The whole play takes place in the theater, so it's not about the outside jobs we all had, like being a sandwich-board guy.

Have you done that? Worn a sandwich board?
I haven't done that. Yet! It might be in my future. I've definitely had those support jobs. A lot of grocery stores. Cashiering. I can work a price gun.

Do you remember the codes for any vegetables?
Ooh-hoo! That's a good question. Dammit, I wish I did. I remember broccoli was my favorite code, but I don't remember why. There must have been something about the keypad, it was easy to hit.

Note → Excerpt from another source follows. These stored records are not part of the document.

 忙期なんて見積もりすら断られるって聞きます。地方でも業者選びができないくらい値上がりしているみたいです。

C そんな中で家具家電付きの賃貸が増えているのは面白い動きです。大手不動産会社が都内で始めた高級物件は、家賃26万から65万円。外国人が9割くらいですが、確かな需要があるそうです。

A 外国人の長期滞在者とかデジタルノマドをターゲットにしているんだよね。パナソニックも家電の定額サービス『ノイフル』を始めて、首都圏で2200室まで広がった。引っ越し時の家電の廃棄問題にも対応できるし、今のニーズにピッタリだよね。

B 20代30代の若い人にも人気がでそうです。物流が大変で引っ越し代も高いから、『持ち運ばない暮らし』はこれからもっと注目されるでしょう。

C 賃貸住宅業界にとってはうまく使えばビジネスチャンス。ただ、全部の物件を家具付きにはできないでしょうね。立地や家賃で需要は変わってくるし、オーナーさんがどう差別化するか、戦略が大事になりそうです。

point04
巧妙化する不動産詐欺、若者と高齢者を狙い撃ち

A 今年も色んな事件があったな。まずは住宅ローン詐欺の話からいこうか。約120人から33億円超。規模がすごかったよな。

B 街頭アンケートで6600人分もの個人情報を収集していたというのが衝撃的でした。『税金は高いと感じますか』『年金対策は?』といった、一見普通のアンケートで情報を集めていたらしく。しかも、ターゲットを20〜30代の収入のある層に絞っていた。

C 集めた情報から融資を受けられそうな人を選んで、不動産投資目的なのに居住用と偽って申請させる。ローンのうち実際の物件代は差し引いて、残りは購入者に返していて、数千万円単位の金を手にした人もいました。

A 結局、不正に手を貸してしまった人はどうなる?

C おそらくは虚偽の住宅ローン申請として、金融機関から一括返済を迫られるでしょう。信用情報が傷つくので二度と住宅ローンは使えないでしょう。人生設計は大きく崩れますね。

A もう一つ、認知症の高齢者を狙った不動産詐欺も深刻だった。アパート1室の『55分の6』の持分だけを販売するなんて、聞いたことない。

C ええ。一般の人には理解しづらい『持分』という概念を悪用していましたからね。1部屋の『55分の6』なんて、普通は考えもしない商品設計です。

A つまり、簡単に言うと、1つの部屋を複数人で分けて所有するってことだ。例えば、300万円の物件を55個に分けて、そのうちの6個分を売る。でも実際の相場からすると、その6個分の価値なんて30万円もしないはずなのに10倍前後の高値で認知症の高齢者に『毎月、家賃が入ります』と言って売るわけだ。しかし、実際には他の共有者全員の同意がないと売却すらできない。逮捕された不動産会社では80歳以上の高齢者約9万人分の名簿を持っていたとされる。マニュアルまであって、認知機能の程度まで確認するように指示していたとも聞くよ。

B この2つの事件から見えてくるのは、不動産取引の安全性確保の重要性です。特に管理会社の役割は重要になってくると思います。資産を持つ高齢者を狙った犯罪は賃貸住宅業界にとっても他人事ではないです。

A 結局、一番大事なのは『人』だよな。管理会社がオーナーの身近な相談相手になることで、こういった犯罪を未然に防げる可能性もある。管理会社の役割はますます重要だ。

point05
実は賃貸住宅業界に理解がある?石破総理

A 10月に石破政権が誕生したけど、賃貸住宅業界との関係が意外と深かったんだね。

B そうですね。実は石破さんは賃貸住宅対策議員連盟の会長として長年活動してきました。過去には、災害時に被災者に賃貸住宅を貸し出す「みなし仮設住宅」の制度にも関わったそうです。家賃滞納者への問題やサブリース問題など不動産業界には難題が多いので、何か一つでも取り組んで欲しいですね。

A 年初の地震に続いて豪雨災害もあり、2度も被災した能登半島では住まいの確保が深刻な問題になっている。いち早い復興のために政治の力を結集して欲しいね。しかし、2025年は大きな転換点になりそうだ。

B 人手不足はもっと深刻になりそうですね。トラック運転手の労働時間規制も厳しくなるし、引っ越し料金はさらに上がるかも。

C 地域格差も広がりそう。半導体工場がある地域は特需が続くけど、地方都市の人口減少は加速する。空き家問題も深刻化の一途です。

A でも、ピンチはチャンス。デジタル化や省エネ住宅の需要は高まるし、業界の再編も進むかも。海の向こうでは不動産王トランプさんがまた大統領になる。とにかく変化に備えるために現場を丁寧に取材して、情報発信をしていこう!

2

You moved here from L.A.—did you bring your car to NYC?
My car now belongs to someone else. I am not a very good driver, so I don't miss that part at all. I like going on the subway; you can only make one mistake—getting on the wrong one.

Oh, you don't know how many mistakes you can make.
There's sitting next to the person who's about to hurl, that's always disgusting. And then the vomit, like, slides as the car moves.

You go by your initials—how do people give you a nickname?
They have to shorten it to just T. Or the sound ttt. It wasn't my choice to do the initials, it was my parents'. I don't know why I couldn't have a real name. I thought about changing it to some fancy stage name.

But Patrick Stewart was already taken.
[Laughs] Yeah.

A Life in the Theatre starts previews Tue 21.